Als die Branche schwächelt, geht es bei Brack antizyklisch zu und her, legt die Firma bei Umsatz und Gewinn zu und stellt neue Mitarbeiter ein.

Aktuelle Herausforderungen

Die grösste Herausforderung für Brack besteht momentan darin, sich und seiner Strategie treu zu bleiben und sich nicht von unlauteren Geschäftsgebahren beeinflussen zu lassen. «Was momentan in der Schweizer IT-Landschaft läuft, ist eine Katastrophe», sagt Brack. «Entweder wird einer bevorteilt oder einer verkauft ohne Marge – ohne Rücksicht auf die Qualität.» Man merke, wie verzweifelt alle seien, Hersteller, Distis und Händler gleichermassen.
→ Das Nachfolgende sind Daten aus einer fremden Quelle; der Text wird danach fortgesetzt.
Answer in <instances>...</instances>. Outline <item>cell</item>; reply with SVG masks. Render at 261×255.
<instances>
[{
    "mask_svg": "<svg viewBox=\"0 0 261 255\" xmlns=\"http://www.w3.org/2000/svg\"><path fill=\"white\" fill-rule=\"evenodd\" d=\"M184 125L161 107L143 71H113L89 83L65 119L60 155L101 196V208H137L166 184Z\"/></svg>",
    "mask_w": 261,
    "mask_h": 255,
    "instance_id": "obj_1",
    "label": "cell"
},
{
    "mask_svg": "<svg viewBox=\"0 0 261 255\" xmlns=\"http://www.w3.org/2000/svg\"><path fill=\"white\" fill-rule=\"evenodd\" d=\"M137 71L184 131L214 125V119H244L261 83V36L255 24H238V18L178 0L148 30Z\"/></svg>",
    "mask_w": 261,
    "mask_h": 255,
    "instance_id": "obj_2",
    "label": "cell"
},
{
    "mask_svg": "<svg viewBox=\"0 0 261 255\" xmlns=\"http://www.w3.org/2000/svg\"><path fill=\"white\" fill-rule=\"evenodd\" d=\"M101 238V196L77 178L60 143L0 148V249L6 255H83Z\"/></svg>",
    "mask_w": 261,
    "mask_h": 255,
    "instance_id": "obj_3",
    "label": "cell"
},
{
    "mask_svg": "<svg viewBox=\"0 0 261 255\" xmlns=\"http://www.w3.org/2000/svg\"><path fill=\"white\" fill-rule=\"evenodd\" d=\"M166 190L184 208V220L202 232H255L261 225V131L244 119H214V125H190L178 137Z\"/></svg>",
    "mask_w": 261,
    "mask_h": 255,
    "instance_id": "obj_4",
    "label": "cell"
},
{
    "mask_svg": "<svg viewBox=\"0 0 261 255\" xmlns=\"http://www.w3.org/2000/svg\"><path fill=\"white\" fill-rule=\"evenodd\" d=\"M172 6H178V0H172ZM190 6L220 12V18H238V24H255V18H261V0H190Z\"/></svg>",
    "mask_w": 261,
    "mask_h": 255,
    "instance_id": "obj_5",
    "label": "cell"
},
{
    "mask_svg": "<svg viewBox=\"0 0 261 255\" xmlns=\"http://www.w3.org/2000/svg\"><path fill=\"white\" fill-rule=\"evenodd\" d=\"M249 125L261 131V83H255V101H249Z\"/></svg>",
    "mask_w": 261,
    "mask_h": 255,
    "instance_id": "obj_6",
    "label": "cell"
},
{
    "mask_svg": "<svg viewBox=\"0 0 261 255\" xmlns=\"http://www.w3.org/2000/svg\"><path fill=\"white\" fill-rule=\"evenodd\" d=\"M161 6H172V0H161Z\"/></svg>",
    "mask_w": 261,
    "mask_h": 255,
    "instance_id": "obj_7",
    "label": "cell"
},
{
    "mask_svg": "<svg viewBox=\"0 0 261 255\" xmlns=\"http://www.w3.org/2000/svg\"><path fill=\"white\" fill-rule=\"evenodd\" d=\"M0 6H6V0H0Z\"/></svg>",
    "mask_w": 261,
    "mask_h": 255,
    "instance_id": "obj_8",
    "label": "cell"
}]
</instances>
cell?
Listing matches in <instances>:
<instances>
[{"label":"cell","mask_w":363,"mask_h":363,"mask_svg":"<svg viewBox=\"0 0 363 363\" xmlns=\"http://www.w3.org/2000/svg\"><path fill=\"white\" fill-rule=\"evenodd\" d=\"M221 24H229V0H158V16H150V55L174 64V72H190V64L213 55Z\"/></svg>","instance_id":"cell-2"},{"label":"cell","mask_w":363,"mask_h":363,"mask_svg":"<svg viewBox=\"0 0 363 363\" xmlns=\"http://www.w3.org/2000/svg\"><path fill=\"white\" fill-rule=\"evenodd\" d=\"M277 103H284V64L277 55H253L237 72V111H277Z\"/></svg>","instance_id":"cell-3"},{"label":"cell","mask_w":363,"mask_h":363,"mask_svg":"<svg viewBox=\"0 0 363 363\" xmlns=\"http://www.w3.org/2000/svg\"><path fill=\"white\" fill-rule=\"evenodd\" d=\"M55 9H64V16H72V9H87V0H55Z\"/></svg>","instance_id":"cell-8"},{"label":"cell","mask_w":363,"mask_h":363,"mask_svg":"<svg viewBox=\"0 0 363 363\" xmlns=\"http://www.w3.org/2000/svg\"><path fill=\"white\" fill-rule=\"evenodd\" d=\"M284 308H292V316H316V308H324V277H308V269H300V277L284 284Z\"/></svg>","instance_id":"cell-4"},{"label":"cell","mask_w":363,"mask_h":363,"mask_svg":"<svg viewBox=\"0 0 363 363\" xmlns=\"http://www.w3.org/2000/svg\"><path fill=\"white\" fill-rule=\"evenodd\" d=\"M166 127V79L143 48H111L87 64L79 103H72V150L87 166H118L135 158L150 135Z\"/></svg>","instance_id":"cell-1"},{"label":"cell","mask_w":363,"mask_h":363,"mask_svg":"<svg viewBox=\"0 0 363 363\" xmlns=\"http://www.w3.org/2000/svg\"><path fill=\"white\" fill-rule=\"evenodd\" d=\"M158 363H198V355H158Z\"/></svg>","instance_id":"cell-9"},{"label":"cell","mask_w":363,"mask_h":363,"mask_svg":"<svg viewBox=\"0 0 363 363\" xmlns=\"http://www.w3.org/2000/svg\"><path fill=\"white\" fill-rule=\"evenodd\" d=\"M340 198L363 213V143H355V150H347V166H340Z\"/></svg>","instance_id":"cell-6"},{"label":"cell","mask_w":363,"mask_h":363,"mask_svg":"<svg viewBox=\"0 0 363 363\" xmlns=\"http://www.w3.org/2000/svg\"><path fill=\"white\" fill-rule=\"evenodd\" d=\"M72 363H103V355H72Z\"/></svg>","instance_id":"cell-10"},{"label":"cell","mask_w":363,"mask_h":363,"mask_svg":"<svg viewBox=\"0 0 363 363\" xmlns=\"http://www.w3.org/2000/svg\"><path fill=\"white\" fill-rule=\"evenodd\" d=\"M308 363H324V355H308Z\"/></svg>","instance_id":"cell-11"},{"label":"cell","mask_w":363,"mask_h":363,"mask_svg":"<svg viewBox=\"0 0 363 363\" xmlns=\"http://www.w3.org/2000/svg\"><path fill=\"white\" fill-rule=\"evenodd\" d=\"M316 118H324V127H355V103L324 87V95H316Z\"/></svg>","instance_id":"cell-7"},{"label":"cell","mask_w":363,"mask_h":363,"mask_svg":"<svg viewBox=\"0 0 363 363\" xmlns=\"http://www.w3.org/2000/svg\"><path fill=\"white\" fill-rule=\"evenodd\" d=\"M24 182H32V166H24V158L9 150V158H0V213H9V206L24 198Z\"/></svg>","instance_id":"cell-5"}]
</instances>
Man halte sich an jedem Grashalm fest. «Die überlegen gar nicht, was sie anrichten.»
Eine zweite Herausforderung für Brack sei es, ein Geschäft mit dieser Anzahl an Mitarbeitenden erfolgreich zu leiten, schliesslich sei er Techniker und kein Manager. (sk)

Roland Brack

Roland Brack, Jahrgang 1972, ist im Fricktal geboren und aufgewachsen. Er stammt aus eher bescheidenen Verhältnissen, wie er selbst sagt. Was er hat und ist, hat er sich selbst erarbeitet.
Brack ist begeisterter Motorsportler und nimmt regelmässig an Rallyes wie der «Croatia Trophy» (ähnlich der legendären Camel-Trophy) teil. Mehrmals im Jahr macht er sich mit Partnerin und Jeep zu Abenteuerreisen in die ganze Welt auf.

Wieviele Stunden
arbeiten Sie pro Woche?
Ich lebe für die Firma und von der Firma, da kann man keine klare Grenze zwischen Arbeitszeit und Freizeit ziehen. Hauptsache man hat Spass bei der Arbeit und ist zufrieden.


Welchen Führungsstil pflegen Sie?
Ich sehe mich nicht als Patriarch. Ich versuche mich in einem partnerschaftlichen, kollegialen Führungsstil. Bei wichtigen Entscheidungen sollen die Mitarbeiter, wenn möglich, mit einbezogen werden.

Haben Sie Vorbilder?
Eigentlich nicht. Ich bin kein Herdentier. Ich versuche es immer anders als die anderen zu machen – auch wenn’s aufwendig ist.

Welchen Traum – beruflich oder privat – möchten Sie noch verwirklichen?
Ich bin momentan vollumfänglich zufrieden und glücklich.